All of which may/may not have featured on prospective presents for Child B had he been back in Old Albion.

Christmas shopping seems to have become complicated quite early this winter.

You are allowed to post cricket bats.

Playing Grade cricket for South Yarra recently, Child B bust his best bat in the nets. With the second day of a league game with Flemington imminent and his second best bat summoned from the bag, he made efforts to source another bat for backup.

Unfortunately a bat of equivalent quality in Australia is twice the price it is in the UK, so it was on the email to the chap up the road who has made Child B's bats for some years (Chase cricket - if you've a requirement for a bespoke bat give Dan a call) who is aware of his requirements. A new bat is now winging its way around the world for several hundred dollars less than a bat of equal quality in the Antipodes. It's common practice apparently and hey Theresa, when discussion over trade deals comes up with Oz it might be worth mentioning English Willow (not the Crack variety, although with The Ashes in mind a few phoney bats made from crack willow may not be a bad idea) as they can't get enough of a beautiful British bat on the other side of the world, they'll stick those sponsor labels on any bat. A Kookaburra sticker on an Aussie pro's bat doesn't mean that the bat was made in the Kookaburra factory.

In Other News.

Here's one of a recently cleared out spring ditch that has remained dry for the last three winters.

This valley and its aquifers now need rain, so come on Madam Water Cycle and all you weather gods, it's time to turn the taps on. There are spring ditches in this parish staring at a fourth consecutive year of redundancy.

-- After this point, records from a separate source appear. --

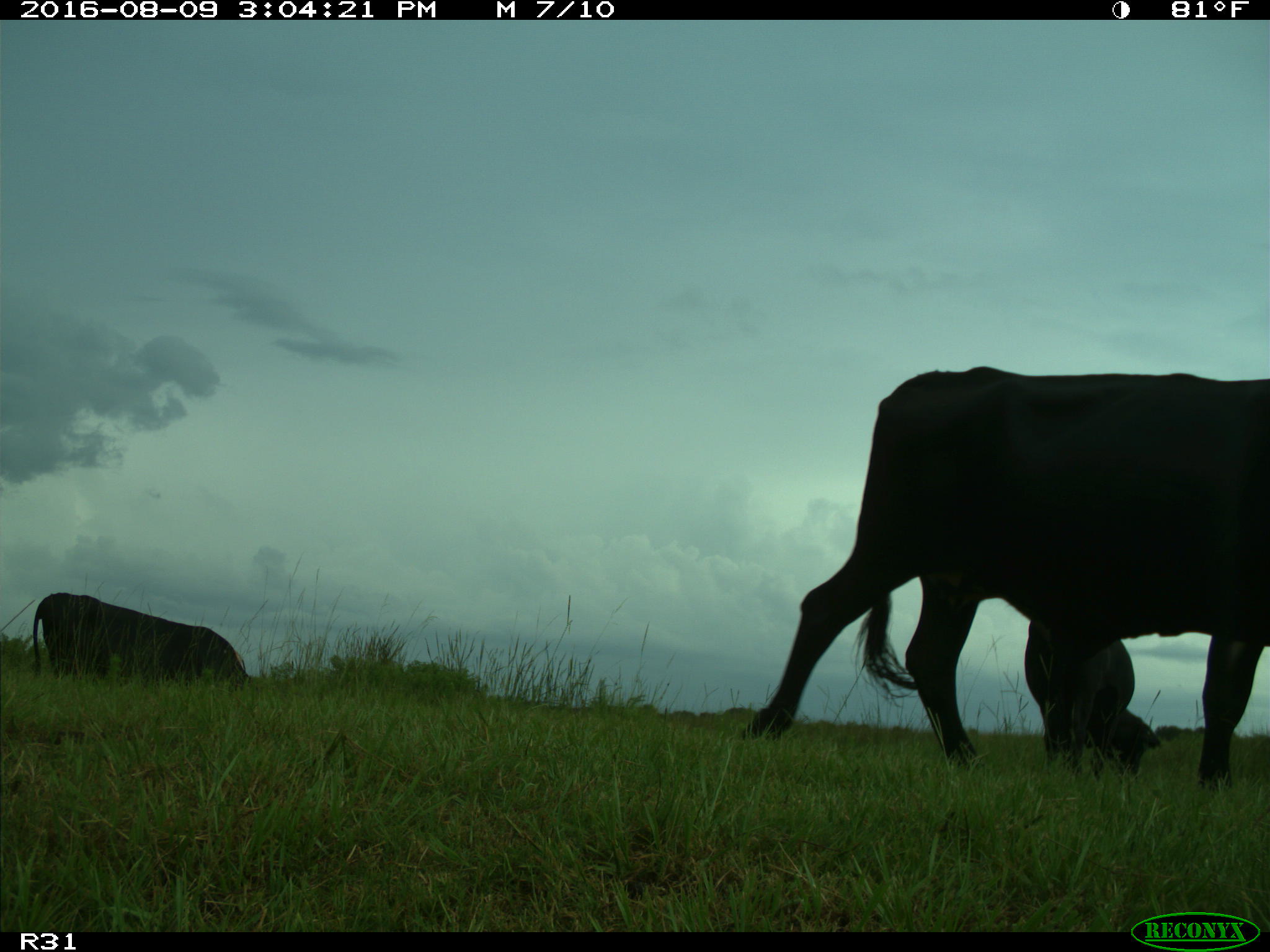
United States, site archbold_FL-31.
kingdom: Animalia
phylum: Chordata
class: Mammalia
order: Artiodactyla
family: Bovidae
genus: Bos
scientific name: Bos taurus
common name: domestic cow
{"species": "Bos taurus (domestic cow)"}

I won't go on, but can we all agree that if it rains a lot in the South East of England in the next few months it will be a blessing and not the apocalypse that many in the media would have us believe.

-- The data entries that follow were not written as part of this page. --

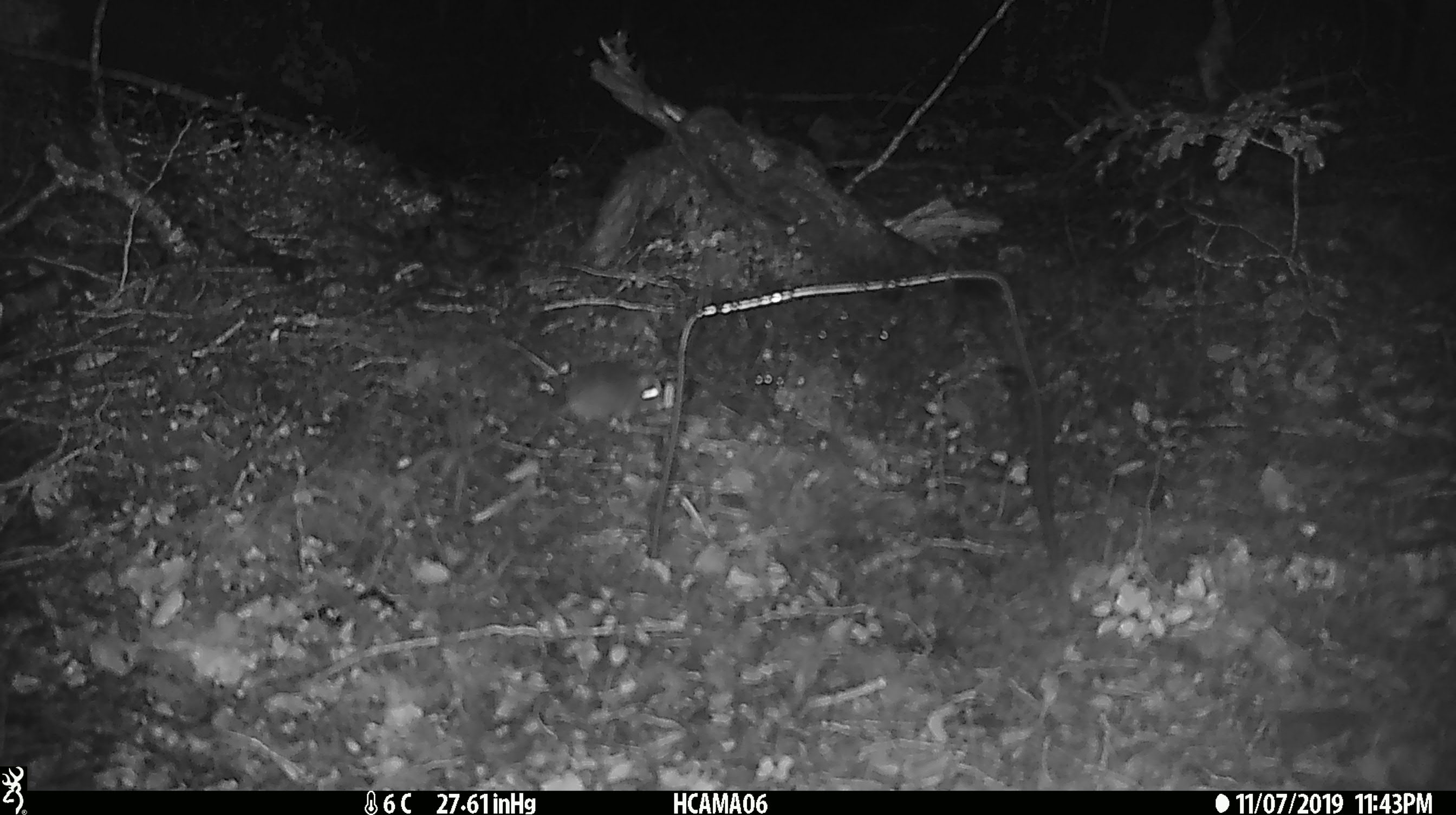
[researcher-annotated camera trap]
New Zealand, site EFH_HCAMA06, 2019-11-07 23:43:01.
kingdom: Animalia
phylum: Chordata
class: Mammalia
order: Rodentia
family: Muridae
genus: Mus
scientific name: Mus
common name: mouse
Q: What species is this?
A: Mouse (Mus).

While we're on the much diminished aquifers and over exploited groundwater supply, it was recently reported by OFWAT that there are numerous basic errors in the reporting of data by both Southern Water and Thames Valley Water.

"The trouble is the system incentivises water companies to report better data rather than improve performance, said David Hall, professor at Greenwich University. The reliance on self reporting also extends to information on water leaks and sewage. Thames Water is responsible for self monitoring the amount of sewage it pours into the Thames but only reports 61% of the actual volume according to the EA"

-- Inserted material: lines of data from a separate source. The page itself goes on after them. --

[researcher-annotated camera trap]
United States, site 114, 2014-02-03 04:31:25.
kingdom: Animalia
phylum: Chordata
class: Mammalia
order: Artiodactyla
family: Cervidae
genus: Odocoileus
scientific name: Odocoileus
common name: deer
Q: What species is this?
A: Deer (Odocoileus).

Here's the link to the BBC report on the weasels that are water companies and their dodgy data.

Private Water Companies?

Weasels! Weasels! Weasels!

Chainsaw work continues, and the battle with the forces of crack willow was briefly parked when a sycamore cashed in its chips and fell across the mill stream during a bit of a blow one night last week.

Today we have been coppicing hazel a little further up the Mill stream bank in order to let in a little more light.

We seem to have several Waterail about the place, both on the river and pond and last week the geese turned up and even lifted off the water on our short shoot day which didn't go well with birds flying every which way but over the guns and a fox putting in an appearance on the second drive. We'll have another go just before Christmas and fingers crossed for a more productive day. Although there is no shortage of birds on the market. Five pheasant for ten pound were peddled by vendors various on Winchester market.
Heron are proving to be a particular nuisance at the moment and we have lost more spawning brown trout than previous years to their stabbing in low clear water.

Oh yes, almost forgot,

The dog

Apologies, that's Henry Moore's cucumber, now where did I put it,

Ah yes, here it is

The dog

Almost forgot, remember this?

Well we've another bridge to build early in the new year and while the Duchess of Cambridge was a delight when she deigned to open our last bridge after Lord Ludg called in a few favours a couple of years back (see left),

there's a new princess in town, so thanks for the offer of a return visit Kate but I'm afraid Princess Meghan has agreed to open our next crossing.

I trust this won't be the cause of any trouble around the family dinner table during the festive season.